‘Só pegava no sono quando o cansaço vencia o medo’, conta piloto após três dias perdido na Amazônia

Josilei Albino de Freitas, um engenheiro da Funai e mecânico sobreviveram à queda de um helicóptero no interior do Amapá

Por Andréia Bahia – Jornal Estadão

“De cada dez helicópteros que caem na floresta amazônica quatro não são encontrados e em praticamente todos os acidentes há registro de óbitos”, relata o piloto Josilei Albino de Freitas, de 51 anos, ao afirmar que pode ser considerado um milagre ele, o engenheiro da Fundação Nacional dos Povos Indígenas (Funai) José Francisco Vieira e o mecânico Gabriel Assis terem sobrevivido à queda de um helicóptero no interior do Amapá, no último dia 16. Eles ficaram até sábado, 19, perdidos na floresta.

A aeronave estava a 900 metros de altura, sobrevoando uma área de reserva na Serra do Navio, a 130 km de Macapá, destino da viagem, quando sofreu uma pane mecânica e caiu sobre duas árvores, que amorteceram a queda. Vieira, que filmou os 7 minutos da queda, bateu a cabeça e Assis trincou uma costela. O piloto saiu ileso.

Helicóptero sofreu uma pane mecânica e caiu sobre duas árvores, que amorteceram a queda de 900 metros de altura
Helicóptero sofreu uma pane mecânica e caiu sobre duas árvores, que amorteceram a queda de 900 metros de altura Foto: Josilei Albino de Freitas

Era a última viagem da equipe que fazia atendimentos de saúde a comunidades indígenas que não são acessadas por estradas e nem por aviões. O contrato com o Ministério da Saúde terminaria no dia 17 e eles estavam retornando da aldeia de Bona para Macapá, um voo de aproximadamente 2 horas. O helicóptero caiu a cerca de 10 minutos do destino.

Além dos alimentos do kit de sobrevivência, eles transportavam duas caixas com cerca de 7 quilos de peixes. “Era um calor insuportável e os peixes rapidamente iam apodrecer. Então, defumamos parte deles”, conta Freitas.

Josilei conta que não conseguia dormir nas barracas devido ao calor na Floresta Amazônica
Josilei conta que não conseguia dormir nas barracas devido ao calor na Floresta Amazônica Foto: Josilei Albino de Freitas

No kit havia também barracas e redes, mas eles não conseguiam dormir nos equipamentos devido ao calor. “Dormia na rede, mas só pegava no sono por volta das 3 horas da madrugada, quando o cansaço vencia o medo. E era com uma faca e lanterna na mão”, conta o piloto.

Para afugentar os animais, principalmente as onças, eles mantinham uma fogueira acesa e também faziam as necessidades fisiológicas nos limites do local onde estavam instalados para afastar os bichos. “O animal entende que a área tem dono”, explica Freitas. A água do rio foi o maior problema porque era muito suja e já no dia seguinte após a queda Freitas passou a ter diarreia.

(Registros sobre posicionamento espacial)
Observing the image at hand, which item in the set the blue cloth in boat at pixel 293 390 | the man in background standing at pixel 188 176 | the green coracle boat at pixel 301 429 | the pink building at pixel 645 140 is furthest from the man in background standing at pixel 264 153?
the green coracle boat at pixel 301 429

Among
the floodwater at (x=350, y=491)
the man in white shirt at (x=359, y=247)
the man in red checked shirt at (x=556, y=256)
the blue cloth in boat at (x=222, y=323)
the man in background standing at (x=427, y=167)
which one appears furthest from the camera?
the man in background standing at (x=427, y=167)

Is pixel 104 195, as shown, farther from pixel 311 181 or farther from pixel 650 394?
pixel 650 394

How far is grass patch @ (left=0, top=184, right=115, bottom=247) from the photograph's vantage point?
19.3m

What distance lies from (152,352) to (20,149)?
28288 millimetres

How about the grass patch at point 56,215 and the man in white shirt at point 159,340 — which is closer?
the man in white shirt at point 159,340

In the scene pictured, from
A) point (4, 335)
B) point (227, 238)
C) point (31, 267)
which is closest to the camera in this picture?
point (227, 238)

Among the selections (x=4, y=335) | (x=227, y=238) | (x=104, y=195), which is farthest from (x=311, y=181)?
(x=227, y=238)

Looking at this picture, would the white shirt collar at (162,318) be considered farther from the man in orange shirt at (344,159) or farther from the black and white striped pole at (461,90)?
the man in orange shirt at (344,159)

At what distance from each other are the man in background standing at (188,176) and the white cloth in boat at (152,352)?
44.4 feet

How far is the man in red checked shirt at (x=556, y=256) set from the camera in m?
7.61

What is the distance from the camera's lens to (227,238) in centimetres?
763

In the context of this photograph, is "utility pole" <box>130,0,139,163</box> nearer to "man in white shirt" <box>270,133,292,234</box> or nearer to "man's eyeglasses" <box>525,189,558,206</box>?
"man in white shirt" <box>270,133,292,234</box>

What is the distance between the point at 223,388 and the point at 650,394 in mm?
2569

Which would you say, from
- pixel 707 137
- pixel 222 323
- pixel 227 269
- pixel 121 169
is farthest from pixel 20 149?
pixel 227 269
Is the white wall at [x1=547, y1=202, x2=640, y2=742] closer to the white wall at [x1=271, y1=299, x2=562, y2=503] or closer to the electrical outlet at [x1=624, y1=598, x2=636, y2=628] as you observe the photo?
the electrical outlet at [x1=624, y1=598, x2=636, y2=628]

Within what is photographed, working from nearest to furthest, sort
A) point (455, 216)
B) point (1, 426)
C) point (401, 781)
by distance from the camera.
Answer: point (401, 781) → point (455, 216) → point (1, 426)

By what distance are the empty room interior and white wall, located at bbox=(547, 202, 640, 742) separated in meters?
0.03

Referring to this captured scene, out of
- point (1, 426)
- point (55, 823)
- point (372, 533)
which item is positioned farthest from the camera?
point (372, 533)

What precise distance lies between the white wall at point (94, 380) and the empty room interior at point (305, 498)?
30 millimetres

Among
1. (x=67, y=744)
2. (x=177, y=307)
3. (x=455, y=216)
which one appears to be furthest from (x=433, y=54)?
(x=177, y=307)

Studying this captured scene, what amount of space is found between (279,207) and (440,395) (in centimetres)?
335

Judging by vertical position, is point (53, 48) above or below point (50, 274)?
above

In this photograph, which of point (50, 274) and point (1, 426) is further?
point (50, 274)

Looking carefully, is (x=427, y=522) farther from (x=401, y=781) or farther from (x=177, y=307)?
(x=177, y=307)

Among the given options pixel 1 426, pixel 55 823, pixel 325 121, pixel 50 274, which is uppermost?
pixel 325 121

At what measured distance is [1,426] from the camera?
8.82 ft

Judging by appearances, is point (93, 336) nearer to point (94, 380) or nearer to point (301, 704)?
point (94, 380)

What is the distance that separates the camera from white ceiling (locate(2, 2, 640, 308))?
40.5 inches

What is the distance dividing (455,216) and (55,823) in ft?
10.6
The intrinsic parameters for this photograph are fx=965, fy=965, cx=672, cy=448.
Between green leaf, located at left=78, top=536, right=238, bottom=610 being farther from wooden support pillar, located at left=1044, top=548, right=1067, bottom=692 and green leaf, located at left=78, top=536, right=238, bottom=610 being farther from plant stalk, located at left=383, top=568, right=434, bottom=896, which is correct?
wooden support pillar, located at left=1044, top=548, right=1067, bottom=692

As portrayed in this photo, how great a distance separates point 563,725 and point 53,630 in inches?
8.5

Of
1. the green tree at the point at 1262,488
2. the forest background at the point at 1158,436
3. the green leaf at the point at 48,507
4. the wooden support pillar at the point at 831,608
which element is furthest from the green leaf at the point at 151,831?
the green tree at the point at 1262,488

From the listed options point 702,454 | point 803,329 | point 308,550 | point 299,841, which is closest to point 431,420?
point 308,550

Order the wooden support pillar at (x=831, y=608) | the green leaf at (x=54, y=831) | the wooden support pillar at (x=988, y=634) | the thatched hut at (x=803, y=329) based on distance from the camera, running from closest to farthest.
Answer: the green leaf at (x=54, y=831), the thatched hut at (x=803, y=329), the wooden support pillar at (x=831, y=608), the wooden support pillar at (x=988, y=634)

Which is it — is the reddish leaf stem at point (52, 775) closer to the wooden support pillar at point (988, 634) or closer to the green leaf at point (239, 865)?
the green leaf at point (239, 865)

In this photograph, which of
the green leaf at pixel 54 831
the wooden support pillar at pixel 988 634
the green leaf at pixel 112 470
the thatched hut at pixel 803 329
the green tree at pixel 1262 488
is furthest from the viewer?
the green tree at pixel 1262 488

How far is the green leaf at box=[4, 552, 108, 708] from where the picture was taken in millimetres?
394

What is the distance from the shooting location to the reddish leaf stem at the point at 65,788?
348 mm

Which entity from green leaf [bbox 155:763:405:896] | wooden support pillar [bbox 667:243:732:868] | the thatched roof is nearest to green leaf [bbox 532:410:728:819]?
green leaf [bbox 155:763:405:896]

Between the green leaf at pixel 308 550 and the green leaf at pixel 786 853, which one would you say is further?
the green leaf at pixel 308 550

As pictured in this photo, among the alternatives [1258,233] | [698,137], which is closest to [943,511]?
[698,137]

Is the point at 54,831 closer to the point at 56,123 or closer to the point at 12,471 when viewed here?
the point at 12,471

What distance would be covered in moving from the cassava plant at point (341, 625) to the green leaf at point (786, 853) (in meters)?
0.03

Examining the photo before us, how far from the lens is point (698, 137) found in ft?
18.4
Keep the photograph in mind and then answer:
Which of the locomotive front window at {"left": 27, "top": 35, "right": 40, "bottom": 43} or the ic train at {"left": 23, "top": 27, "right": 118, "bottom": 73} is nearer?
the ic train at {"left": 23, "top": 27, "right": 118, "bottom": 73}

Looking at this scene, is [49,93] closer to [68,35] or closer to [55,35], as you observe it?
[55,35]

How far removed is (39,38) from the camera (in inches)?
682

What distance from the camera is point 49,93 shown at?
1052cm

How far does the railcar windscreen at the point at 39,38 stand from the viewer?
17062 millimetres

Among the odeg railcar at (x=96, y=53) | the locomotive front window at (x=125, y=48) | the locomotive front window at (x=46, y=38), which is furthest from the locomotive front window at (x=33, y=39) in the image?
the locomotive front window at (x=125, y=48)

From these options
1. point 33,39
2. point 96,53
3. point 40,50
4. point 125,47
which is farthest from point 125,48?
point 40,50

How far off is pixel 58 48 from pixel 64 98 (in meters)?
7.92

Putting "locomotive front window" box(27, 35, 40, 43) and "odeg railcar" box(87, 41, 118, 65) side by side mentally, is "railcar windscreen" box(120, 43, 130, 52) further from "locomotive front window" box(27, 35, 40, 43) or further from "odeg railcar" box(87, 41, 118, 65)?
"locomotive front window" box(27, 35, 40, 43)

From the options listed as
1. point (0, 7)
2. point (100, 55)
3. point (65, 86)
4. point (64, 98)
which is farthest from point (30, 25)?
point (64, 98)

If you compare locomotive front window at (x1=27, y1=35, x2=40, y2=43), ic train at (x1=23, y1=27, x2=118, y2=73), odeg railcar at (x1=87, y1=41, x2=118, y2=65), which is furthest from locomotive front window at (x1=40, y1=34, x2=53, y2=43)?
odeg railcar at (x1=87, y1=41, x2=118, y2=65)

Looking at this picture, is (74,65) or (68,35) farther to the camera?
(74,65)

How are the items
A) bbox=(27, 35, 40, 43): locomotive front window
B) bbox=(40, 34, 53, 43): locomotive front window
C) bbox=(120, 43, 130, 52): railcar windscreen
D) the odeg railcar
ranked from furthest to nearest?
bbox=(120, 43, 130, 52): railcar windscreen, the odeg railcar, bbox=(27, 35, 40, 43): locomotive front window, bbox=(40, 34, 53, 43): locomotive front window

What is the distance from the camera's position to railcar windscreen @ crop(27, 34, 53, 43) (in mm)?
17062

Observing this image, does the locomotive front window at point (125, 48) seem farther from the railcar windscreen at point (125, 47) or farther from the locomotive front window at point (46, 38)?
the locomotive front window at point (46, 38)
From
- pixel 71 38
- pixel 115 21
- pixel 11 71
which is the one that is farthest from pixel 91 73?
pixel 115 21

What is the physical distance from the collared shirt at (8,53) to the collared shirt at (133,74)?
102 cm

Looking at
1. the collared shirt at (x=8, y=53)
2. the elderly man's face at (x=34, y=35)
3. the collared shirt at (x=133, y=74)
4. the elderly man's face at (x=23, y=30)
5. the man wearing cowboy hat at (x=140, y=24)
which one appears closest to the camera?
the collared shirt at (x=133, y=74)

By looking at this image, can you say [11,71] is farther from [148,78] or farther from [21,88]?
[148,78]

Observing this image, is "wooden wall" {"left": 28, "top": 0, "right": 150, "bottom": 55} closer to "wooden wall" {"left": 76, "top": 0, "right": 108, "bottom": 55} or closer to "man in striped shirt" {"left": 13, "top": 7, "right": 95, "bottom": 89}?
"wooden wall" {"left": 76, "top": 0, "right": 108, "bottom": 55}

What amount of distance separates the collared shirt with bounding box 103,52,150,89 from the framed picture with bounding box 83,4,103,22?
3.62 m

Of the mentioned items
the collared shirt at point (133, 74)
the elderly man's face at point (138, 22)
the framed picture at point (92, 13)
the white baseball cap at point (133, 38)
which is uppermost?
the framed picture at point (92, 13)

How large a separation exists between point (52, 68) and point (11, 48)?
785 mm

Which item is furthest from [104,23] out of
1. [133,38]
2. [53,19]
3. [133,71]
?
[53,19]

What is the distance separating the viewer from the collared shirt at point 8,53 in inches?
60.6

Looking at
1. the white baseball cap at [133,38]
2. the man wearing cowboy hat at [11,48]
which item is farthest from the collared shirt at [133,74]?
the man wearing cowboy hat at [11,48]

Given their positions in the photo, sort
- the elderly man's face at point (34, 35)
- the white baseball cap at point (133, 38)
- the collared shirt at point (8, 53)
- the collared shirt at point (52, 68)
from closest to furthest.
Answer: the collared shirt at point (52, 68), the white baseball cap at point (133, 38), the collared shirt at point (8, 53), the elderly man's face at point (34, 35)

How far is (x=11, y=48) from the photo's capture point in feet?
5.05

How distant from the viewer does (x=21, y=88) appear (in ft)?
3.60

ENUNCIADO 1. Indique se cada afirmação concorda com a reportagem sobre a queda do helicóptero no Amapá, respondendo sim ou não e citando literalmente as palavras decisivas: (a) o helicóptero caiu sobre duas árvores, que amorteceram a queda; (b) o piloto trincou uma costela; (c) os sobreviventes dormiam nas barracas do kit de sobrevivência.
ENUNCIADO 2. Segundo a reportagem sobre a queda do helicóptero no Amapá, qual foi o maior problema enfrentado pelos sobreviventes e por quê?
Os registros não têm nenhuma relação com esta atividade.

RESPOSTA CORRETA 1.
(a) Sim: "caiu sobre duas árvores, que amorteceram a queda".
(b) Não: "Assis trincou uma costela. O piloto saiu ileso."
(c) Não: "eles não conseguiam dormir nos equipamentos devido ao calor".

RESPOSTA CORRETA 2. A água do rio, porque era muito suja.